- TASK STATEMENT:
Answer these questions on the arithmetic progression problem below:
1. What condition makes a sequence of numbers an arithmetic progression?
2. In Example 1, what differences between consecutive elements do the reorderings [1,3,5] and [5,3,1] give?
3. What time complexity do the comment lines state?

- TEXT FOR ANALYSIS:
════
Given an array of numbers arr. A sequence of numbers is called an arithmetic progression if the difference between any two consecutive elements is the same.
Return true if the array can be rearranged to form an arithmetic progression, otherwise, return false.
Example 1:
Input: arr = [3,5,1] Output: true Explanation: We can reorder the elements as [1,3,5] or [5,3,1] with differences 2 and -2 respectively, between each consecutive elements.
Example 2:
Input: arr = [1,2,4] Output: false Explanation: There is no way to reorder the elements to obtain an arithmetic progression.
Constraints:
2 <= arr.length <= 1000-10^6 <= arr[i] <= 10^6
// OJ: https://leetcode.com/problems/can-make-arithmetic-progression-from-sequence/
// Author: github.com/lzl124631x
// Time: O(NlogN)
════
- DATA LISTING:
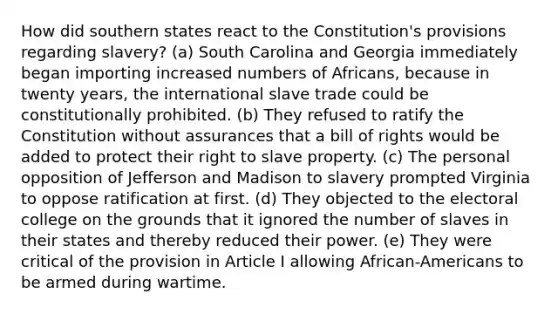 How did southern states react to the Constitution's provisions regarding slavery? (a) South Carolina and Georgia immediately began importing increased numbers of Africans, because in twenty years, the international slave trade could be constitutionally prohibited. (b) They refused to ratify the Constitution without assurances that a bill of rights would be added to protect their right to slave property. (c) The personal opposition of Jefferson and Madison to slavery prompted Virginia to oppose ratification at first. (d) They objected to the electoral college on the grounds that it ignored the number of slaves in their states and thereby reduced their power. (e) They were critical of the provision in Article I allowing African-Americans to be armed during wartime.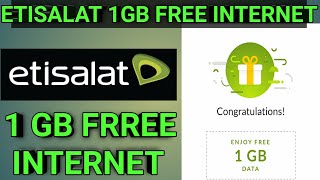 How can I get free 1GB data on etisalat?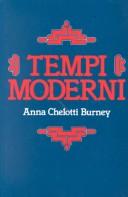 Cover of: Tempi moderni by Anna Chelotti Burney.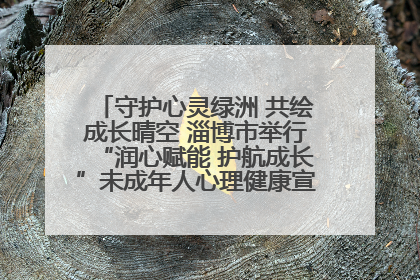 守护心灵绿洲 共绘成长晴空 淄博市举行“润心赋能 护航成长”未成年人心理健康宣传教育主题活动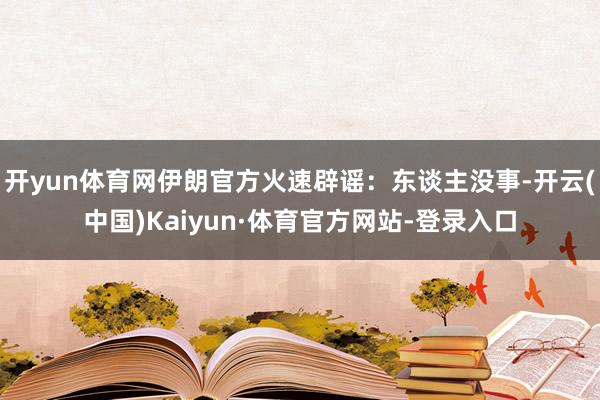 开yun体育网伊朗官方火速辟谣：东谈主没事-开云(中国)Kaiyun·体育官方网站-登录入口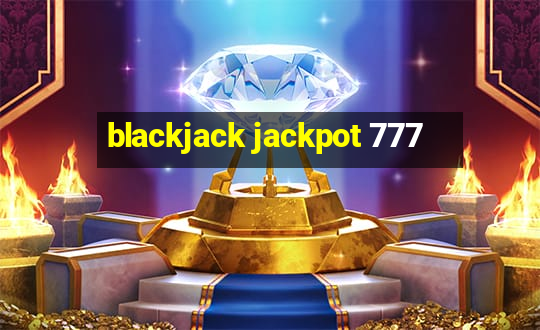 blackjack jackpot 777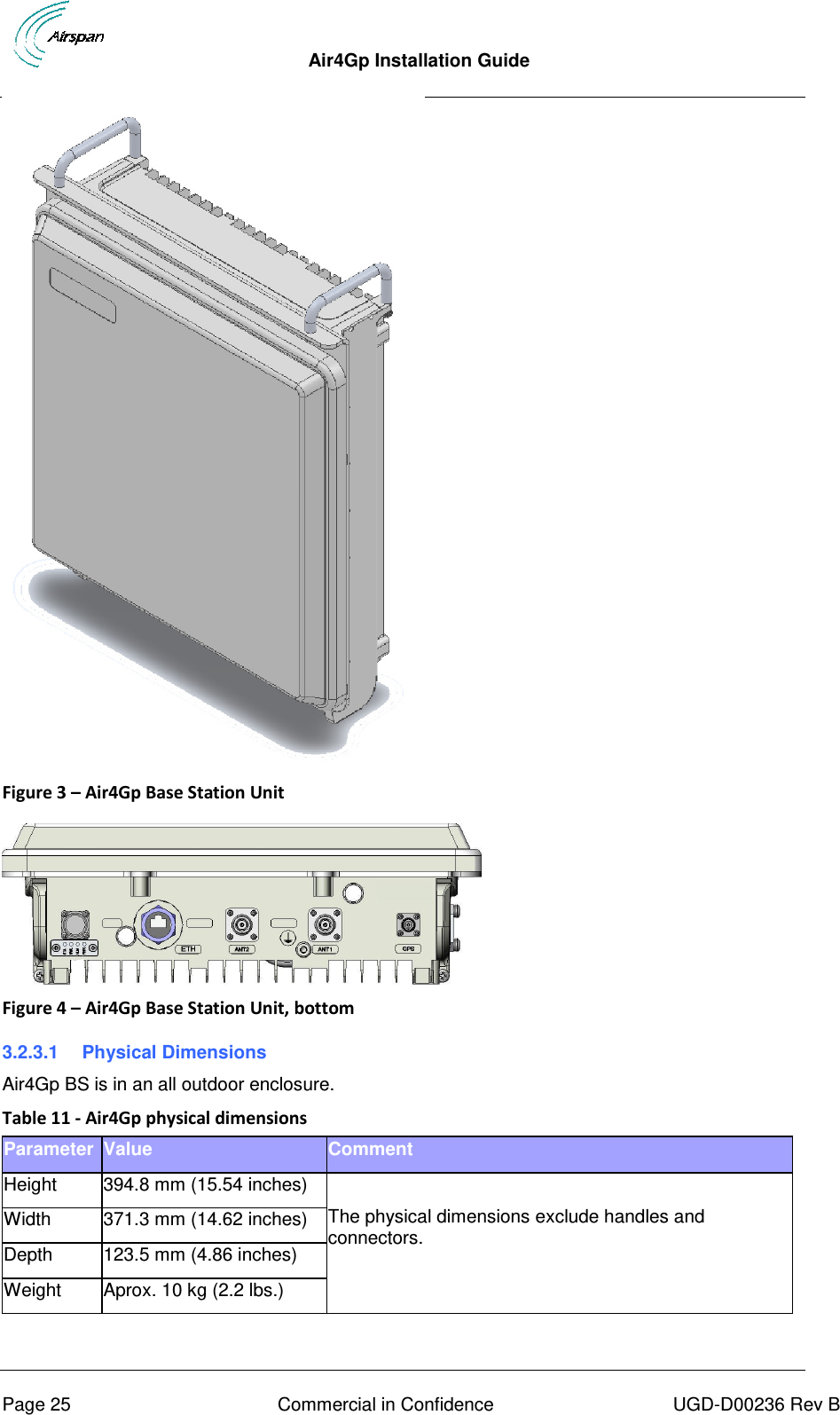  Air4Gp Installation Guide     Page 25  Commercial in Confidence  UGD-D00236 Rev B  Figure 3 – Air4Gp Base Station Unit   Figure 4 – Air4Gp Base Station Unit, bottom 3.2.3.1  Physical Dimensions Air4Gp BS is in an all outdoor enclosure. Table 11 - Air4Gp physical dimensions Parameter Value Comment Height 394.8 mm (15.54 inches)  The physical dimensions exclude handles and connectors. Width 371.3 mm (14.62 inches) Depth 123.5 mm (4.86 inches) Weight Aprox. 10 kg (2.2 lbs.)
════
- YOUR SOLUTION:
1. The difference between any two consecutive elements is the same.
2. [1,3,5] gives a difference of 2, and [5,3,1] gives a difference of -2.
3. O(NlogN).